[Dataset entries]
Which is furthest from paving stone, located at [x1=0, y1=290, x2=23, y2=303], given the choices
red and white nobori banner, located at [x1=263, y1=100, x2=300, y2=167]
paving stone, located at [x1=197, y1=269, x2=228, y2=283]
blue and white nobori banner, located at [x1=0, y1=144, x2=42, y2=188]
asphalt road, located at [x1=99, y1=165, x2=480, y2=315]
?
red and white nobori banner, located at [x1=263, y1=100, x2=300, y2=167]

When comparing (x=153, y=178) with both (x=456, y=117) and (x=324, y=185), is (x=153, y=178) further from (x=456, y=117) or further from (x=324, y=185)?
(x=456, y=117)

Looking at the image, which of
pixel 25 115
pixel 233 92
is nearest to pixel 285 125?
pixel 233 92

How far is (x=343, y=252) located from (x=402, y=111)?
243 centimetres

--

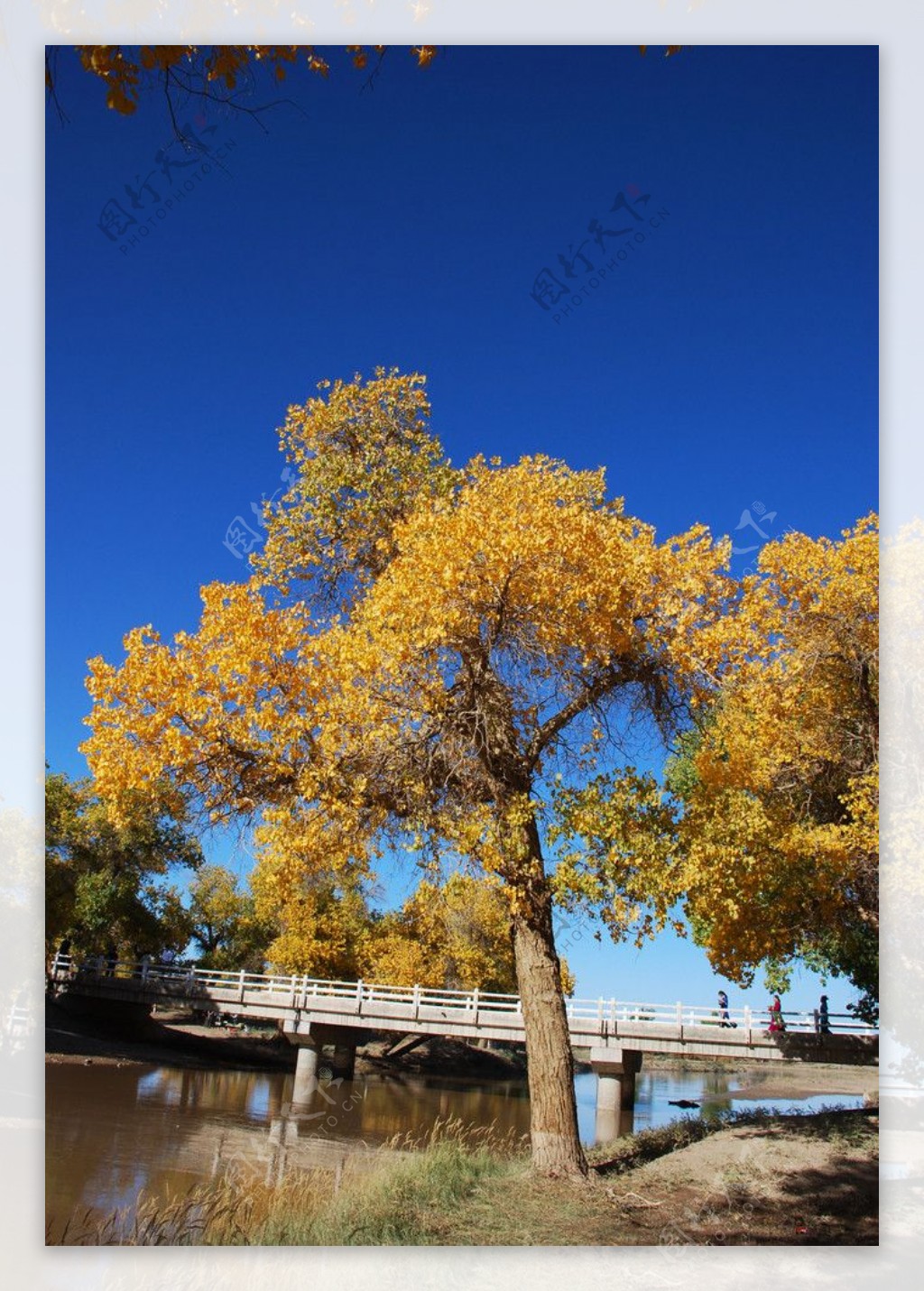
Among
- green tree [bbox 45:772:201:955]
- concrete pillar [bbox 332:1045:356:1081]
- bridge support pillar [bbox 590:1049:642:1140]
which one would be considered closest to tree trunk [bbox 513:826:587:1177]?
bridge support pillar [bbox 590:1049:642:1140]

### Problem to work on
Please copy the lines above word for word, starting at the line that has "Which is furthest" and stopping after the line that has "paving stone, located at [x1=197, y1=269, x2=228, y2=283]".

### Result of this task
Which is furthest from paving stone, located at [x1=0, y1=290, x2=23, y2=303], given the choices
red and white nobori banner, located at [x1=263, y1=100, x2=300, y2=167]
paving stone, located at [x1=197, y1=269, x2=228, y2=283]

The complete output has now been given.